Sesenta años después, sus sombras siguen proyectándose sobre nuestras ciudades. El tiempo confirmó lo que la película insinuaba: que el poder y el ladrillo duermen en la misma cama. Las manos sobre la ciudad siguen ahí, solo que ahora usan relojes suizos y hablan inglés financiero.
España, 2025: la tercera parte
Setenta años después del Madrid gris de Nieves Conde y sesenta del Nápoles corrupto de Rosi, el decorado ha cambiado, pero la función es la misma. España, 2025: ni sotanas ni censores, pero la vivienda sigue siendo el campo de batalla.
Los personajes, eso sí, han mudado de traje. El promotor franquista se ha reencarnado en un fondo de inversión; el concejal corrupto de Rosi es hoy un algoritmo que calcula el precio del metro cuadrado. El nuevo inquilino tiene máster, inglés y contrato temporal. El progreso, como siempre, se ríe por lo bajo.
Los datos son implacables. El alquiler alcanza máximos históricos mientras los salarios se arrastran. España gasta 34 euros por habitante en vivienda pública; Europa, 160. Los jóvenes no se emancipan —un 15% apenas— y la clase media, esa entelequia que sostenía la democracia, se hunde despacio entre facturas y tasas. La estabilidad se ha convertido en leyenda urbana.
Tres motores alimentan la hoguera: gentrificación, capital global y turismo. La primera expulsa a los vecinos de sus barrios con la sonrisa amable del progreso. Donde antes se oía la radio del vecino, hoy suena el arrastrar de maletas. El capital extranjero compra ciudades enteras; el turismo, mientras tanto, convierte los hogares en decorados de fin de semana. Cada huésped sustituye a un vecino.
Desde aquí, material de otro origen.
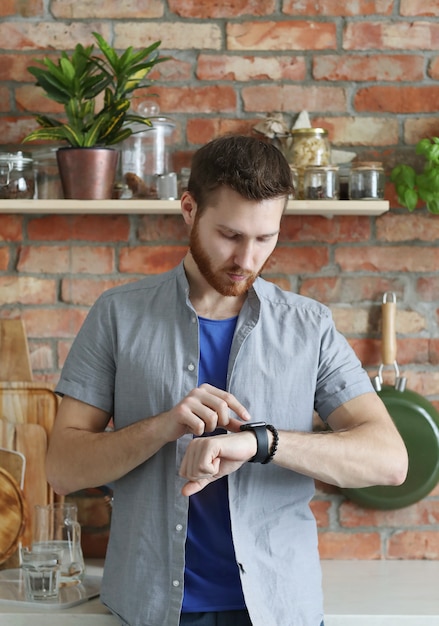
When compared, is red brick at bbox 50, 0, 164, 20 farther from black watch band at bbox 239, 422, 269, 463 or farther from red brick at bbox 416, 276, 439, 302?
black watch band at bbox 239, 422, 269, 463

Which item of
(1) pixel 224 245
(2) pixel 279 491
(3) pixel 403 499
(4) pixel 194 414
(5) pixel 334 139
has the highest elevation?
(5) pixel 334 139

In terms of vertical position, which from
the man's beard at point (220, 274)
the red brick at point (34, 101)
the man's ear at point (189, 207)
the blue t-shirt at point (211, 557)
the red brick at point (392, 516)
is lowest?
the red brick at point (392, 516)

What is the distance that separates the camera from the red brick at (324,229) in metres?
2.22

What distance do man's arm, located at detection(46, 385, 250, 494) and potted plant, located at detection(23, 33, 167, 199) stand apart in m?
0.64

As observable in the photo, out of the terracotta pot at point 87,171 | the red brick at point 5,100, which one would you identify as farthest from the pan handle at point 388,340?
the red brick at point 5,100

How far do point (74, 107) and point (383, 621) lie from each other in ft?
4.22

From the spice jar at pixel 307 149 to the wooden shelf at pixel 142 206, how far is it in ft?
0.22

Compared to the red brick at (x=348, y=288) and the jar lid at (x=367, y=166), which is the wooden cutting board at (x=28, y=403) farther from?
the jar lid at (x=367, y=166)

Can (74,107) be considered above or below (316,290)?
above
Cada apartamento turístico es una silla vacía más en la mesa del barrio.
Tres motores alimentan la hoguera: gentrificación, capital global y turismo
El resultado es una trampa perfecta: hipotecas imposibles, alquileres que asfixian, sueldos de supervivencia. La precariedad ya no se mide en contratos laborales, sino en metros cuadrados. Las familias viven pendientes del recibo; el hogar se ha vuelto un lujo doméstico.
Si Nieves Conde retrató la miseria y Rosi diseccionó el poder, hoy solo queda filmar la indiferencia. Los informativos hablan de récords y porcentajes; los desahucios se reducen a cifras. Tres de cada cuatro desalojos son por impago de alquiler, pero nadie rueda esas escenas. Las cajas de cartón no hacen ruido.
Los nuevos villanos no llevan corbata, sino sonrisa de ejecutivo. Las manos sobre la ciudad ya no se ven, pero se sienten. La censura no corta fotogramas; los borra el mercado.
El derecho a la vivienda sigue declamándose en los discursos, como verso constitucional de una poesía que nadie lee. Y mientras tanto, la ciudad se vacía de ciudadanos.
El país se parece demasiado al último plano de Rosi: el político satisfecho alejándose entre aplausos mientras la ciudad se derrumba fuera de campo.
Epílogo
La trilogía está completa: 1957, El inquilino: el desahucio sentimental;1963, Le mani sulla città: la autopsia del poder; 2025, España: la burocracia del fracaso.
Tres actos de la misma historia: la derrota del hogar frente al mercado. Las ciudades, antes refugio, son ahora escaparates. Los balcones se alquilan por días, los barrios por legislaturas y la vida por contrato temporal. Si Nieves Conde filmó la pérdida y Rosi la corrupción, alguien debería filmar hoy la rutina del desamparo: la casa convertida en activo financiero, la existencia en recibo automático. No hará falta escribir el guion: bastará con abrir la ventana. Porque si la cámara girara hoy sobre Madrid o Nápoles, vería lo mismo que entonces: las mismas manos pero más pulidas. Y quizá, en el último plano, sobre una ciudad brillante y vacía, una voz grave y cansada —la del propio Rosi, o la de cualquier ciudadano que aún recuerde lo que fue un hogar— diría:
«La casa ya no es el refugio del hombre. Es su espejo roto.»